_TASK PROMPT_
Filter the data for lines with the word "achieves" and copy those lines.

DATA FOR THIS TASK: Begin

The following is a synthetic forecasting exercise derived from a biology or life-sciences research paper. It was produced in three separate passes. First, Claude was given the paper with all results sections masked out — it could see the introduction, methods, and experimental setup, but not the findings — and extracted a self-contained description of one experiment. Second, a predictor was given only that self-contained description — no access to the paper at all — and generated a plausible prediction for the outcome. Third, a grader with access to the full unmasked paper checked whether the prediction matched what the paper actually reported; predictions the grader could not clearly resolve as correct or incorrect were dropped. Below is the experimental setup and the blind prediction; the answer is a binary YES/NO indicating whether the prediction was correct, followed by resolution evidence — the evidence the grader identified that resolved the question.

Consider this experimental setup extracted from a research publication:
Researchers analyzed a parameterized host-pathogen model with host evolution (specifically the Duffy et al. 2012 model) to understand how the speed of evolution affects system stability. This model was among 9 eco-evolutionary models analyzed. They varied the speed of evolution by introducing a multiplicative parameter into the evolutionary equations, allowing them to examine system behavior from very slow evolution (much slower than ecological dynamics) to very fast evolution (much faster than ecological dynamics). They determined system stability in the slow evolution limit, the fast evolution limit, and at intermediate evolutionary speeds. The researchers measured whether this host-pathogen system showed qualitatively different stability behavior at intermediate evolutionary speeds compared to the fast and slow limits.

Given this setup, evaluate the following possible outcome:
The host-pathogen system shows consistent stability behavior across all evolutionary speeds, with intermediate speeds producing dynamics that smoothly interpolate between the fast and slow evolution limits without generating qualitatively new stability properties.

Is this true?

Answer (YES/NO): NO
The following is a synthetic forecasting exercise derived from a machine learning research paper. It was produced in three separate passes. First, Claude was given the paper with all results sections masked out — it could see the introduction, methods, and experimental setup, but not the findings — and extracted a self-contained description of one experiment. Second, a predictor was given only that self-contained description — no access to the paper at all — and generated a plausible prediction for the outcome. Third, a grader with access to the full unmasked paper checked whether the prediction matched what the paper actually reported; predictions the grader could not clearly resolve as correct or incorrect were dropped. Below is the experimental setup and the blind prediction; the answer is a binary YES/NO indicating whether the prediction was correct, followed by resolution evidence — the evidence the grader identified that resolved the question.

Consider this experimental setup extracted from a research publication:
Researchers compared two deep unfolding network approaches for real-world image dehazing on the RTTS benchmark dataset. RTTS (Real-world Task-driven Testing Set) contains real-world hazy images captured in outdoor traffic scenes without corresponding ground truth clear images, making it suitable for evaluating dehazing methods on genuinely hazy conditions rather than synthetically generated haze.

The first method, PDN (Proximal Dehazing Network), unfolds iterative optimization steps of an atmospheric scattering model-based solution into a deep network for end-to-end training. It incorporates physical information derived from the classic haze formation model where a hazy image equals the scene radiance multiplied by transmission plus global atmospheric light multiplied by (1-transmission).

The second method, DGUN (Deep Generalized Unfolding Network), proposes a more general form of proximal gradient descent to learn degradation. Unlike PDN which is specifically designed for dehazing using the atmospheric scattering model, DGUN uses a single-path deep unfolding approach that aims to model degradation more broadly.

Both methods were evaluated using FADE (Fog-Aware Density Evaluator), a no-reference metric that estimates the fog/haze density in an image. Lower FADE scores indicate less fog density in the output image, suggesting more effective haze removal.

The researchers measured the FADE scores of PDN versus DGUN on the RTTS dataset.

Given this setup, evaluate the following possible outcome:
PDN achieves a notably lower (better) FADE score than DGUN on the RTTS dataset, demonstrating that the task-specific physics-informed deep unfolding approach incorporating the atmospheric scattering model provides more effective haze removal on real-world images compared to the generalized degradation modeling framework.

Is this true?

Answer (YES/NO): YES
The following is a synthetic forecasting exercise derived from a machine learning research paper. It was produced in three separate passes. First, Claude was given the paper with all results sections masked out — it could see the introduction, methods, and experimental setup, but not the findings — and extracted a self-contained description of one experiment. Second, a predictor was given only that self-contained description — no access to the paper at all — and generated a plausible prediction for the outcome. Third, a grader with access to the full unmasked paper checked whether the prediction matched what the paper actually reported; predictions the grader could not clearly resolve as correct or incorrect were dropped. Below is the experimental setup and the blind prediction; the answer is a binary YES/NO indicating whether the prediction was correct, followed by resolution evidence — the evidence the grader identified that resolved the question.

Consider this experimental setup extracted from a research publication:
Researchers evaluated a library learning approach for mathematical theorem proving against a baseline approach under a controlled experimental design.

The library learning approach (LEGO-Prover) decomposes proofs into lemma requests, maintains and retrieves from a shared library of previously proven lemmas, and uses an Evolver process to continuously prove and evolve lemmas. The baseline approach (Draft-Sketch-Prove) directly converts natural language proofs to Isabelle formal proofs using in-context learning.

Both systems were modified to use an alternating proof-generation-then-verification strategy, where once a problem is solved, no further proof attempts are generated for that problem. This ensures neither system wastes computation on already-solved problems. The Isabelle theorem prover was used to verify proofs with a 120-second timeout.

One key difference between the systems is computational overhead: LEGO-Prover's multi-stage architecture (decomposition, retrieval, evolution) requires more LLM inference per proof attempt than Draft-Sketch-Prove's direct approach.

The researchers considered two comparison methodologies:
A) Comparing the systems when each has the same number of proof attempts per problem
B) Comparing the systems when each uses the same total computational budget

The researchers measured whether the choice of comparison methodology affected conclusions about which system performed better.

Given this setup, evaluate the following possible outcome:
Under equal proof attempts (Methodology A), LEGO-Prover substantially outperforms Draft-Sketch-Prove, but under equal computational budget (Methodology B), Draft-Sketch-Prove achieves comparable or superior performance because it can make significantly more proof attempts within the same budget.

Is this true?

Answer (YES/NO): NO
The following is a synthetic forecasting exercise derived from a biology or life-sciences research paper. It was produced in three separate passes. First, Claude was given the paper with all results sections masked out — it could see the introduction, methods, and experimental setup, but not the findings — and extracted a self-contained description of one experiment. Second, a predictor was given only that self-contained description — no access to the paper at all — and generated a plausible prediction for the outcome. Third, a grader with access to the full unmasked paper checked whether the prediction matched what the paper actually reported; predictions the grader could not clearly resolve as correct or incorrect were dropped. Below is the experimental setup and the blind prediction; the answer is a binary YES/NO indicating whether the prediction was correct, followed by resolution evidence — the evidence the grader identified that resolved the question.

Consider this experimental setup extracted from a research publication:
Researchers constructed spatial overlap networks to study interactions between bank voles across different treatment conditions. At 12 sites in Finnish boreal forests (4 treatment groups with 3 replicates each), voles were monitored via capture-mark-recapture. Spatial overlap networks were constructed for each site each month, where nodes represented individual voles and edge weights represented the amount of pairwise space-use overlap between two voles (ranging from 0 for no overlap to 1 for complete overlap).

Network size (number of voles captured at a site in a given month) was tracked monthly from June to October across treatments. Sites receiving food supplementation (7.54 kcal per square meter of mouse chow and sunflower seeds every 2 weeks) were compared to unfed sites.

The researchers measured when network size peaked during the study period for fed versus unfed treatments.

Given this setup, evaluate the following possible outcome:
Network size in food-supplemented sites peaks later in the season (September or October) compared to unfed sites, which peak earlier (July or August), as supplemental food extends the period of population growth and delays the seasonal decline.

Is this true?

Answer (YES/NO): YES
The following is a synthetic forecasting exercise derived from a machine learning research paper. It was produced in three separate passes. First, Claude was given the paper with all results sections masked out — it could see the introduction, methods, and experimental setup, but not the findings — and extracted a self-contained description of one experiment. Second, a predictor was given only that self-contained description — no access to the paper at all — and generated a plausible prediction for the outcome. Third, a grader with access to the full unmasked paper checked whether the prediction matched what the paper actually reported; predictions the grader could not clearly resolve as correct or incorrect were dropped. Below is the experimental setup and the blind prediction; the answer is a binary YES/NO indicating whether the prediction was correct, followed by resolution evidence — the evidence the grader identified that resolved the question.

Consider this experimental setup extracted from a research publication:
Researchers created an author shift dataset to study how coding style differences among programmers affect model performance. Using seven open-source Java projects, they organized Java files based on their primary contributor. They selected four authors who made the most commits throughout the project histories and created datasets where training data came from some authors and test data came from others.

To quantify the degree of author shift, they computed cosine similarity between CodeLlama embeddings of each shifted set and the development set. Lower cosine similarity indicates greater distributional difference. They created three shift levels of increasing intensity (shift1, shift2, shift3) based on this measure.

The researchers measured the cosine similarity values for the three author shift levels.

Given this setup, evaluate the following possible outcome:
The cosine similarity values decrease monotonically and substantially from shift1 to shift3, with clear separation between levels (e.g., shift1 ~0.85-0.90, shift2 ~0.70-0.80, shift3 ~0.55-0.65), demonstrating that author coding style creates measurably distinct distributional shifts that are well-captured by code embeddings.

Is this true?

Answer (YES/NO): NO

DATA FOR THIS TASK: End

_OUTPUT BELOW_
PDN achieves a notably lower (better) FADE score than DGUN on the RTTS dataset, demonstrating that the task-specific physics-informed deep unfolding approach incorporating the atmospheric scattering model provides more effective haze removal on real-world images compared to the generalized degradation modeling framework.
Under equal proof attempts (Methodology A), LEGO-Prover substantially outperforms Draft-Sketch-Prove, but under equal computational budget (Methodology B), Draft-Sketch-Prove achieves comparable or superior performance because it can make significantly more proof attempts within the same budget.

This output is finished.